MILES CITY- As soon as the emergency tones ring, lights ignite, and sirens sound off and Miles City firefighters find themselves responding to yet another emergency.
Many times, they respond to medical calls for help beyond city limits and into county lines.
“They will step up, they will answer the calls,” said Miles City Firefighters Union President Casey Miller.
The department is already in need of firefighters and down three positions, not to mention an open chief position.
Miller says, shifts are working with short staff already, and now they’re in a hiring freeze.
“We’re just, we’re getting tapped out,” he said.
But Miller says it doesn’t have to be this way.
“It seems like on a regular basis we have to justify our existence, to the hire ups,” he said.
Although there’s a solution in sight, firefighters are still reporting to duty at a station in dire need of repair, after it was deemed unsafe by building inspectors in 2018.
Fortunately, voters approved a bond to fund the rebuild the dilapidated fire station, but Miller says now they’re dealing another bump in the road.
“We still feel like the money should be shared,” said Miller.
He’s referring to an intense battle in Custer County over $6.2 million dollars in impact fees coming from the state’s largest wind farm, the Clearwater Wind Project.
The project spans three Montana counties and with as many as 300 wind turbines towering as tall as 40 feet snaking through Garfield, Rosebud and Custer counties.
City of Miles City union members such as Miller, along with those represented by the city parks department and the police department, are concerned the money isn’t being properly shared.
“Is it going to be used as a bail out?” said Miller. “Yeah, it’s going to be used to fully staff your police department and your fire department.”
However, the board of commissioners who was given the $6.2 million because the wind project presides inside the bounds of county land, say they’re not interested in helping the city with a budget deficit bailout.
“These are one-time dollars,” said Custer County Commission Chair Jason Strouf.
Strouf wants to make sure the money is spent responsibly.
“Once that money is spent there is no coming back as far as impact fees,” he said.
Miles City Mayor Dwyane Andrews confirmed through a phone call with MTN News that the city is indeed in a budget crisis.
He says, there’s a few reasons for it, saying departments had little professional oversight over their budgets and overspent over the years.
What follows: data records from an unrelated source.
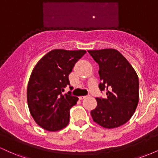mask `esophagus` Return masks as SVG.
Returning a JSON list of instances; mask_svg holds the SVG:
<instances>
[{
  "label": "esophagus",
  "mask_w": 158,
  "mask_h": 158,
  "mask_svg": "<svg viewBox=\"0 0 158 158\" xmlns=\"http://www.w3.org/2000/svg\"><path fill=\"white\" fill-rule=\"evenodd\" d=\"M85 97H86V96H80V97H79V99H85Z\"/></svg>",
  "instance_id": "esophagus-1"
}]
</instances>
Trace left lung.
I'll list each match as a JSON object with an SVG mask.
<instances>
[{"instance_id":"left-lung-1","label":"left lung","mask_w":158,"mask_h":158,"mask_svg":"<svg viewBox=\"0 0 158 158\" xmlns=\"http://www.w3.org/2000/svg\"><path fill=\"white\" fill-rule=\"evenodd\" d=\"M99 64L101 91L107 97L96 98L97 106L90 111L93 120L106 128H114L128 122L139 102V79L131 64L115 49L88 50Z\"/></svg>"}]
</instances>
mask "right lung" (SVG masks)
Wrapping results in <instances>:
<instances>
[{"instance_id": "add662e5", "label": "right lung", "mask_w": 158, "mask_h": 158, "mask_svg": "<svg viewBox=\"0 0 158 158\" xmlns=\"http://www.w3.org/2000/svg\"><path fill=\"white\" fill-rule=\"evenodd\" d=\"M86 51L52 50L43 56L32 70L27 85V103L32 118L47 131L63 129L70 121V109L78 97L62 94L70 85L68 76Z\"/></svg>"}]
</instances>
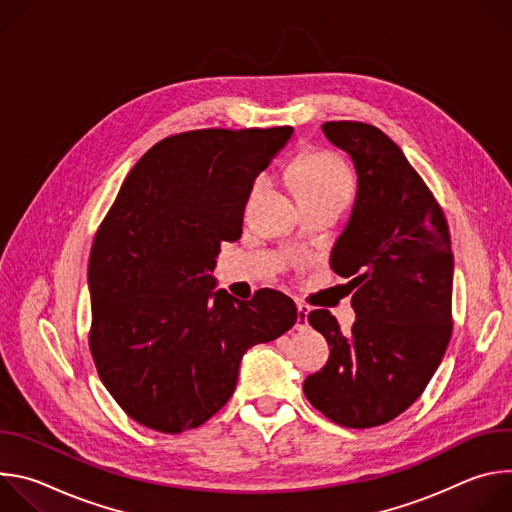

He says secondly, cost of living raises for union members increased the city’s expenditures and third, previous city leaders overestimated the budget’s revenue.
Strouf says, after some back-and-forth negotiations on the wind project impact fees in combination with discussion of an annual inter-local agreement between the city and county on the table, city leaders asked the county for $1.2 million from the wind project money.
However, commissioners say their best and final offer to the city is $200,000.
That’s roughly 3 percent of the pie, even though the city of Miles City saw the brunt of the ripple effect from the construction of the wind farm, according to union leaders.
“Seventy-five percent of Custer County residents are within the city of Miles City bubble,” said Hannah Nash a spokesperson for the AFSCME Local union.
Nash says the impact from city services was huge.
“And it was a lot of officer man hours a lot of dispatch and of course that trickles all the way up the system,” she said.
Mayor Andrews acknowledged the potential cuts to police and fire and faults the previous administration for not paying close enough attention to the city’s budget, but said he is “paying attention now.”
However, Strouf says, the budget crisis of the city, is not the problem of the county.
“If a government has repetitive issues in regard to creating a budget, managing a budget and balancing a budget and you put one time money into that, without seeing exactly how that’s going to get taken care of and corrected, what’s to make you think it’s not going to happen the year after, or the year after.” said Strouf.
Instead, commissioner would like to see the $6.2 million be put toward the creation of a senior citizen center.
“The senior citizens are one of the largest demographic populations that we have here in Custer County, and they’ve never had their own facility that has multiple different services directly related to seniors,” he said.
However, Miller believes the county will place residents further into harm’s way without a fair share of the money.
“The population is aging and so we are busier than we have ever been,” said Miller. “Every year our call volume goes up by hundreds of calls.”
While union members say, they’re just asking for what’s fair… Strouf maintains the board is not interested in getting involved in the mismanagement of the city’s budget.
“If the city can’t manage its funds, why would you give them money to balance their budget with?” he said.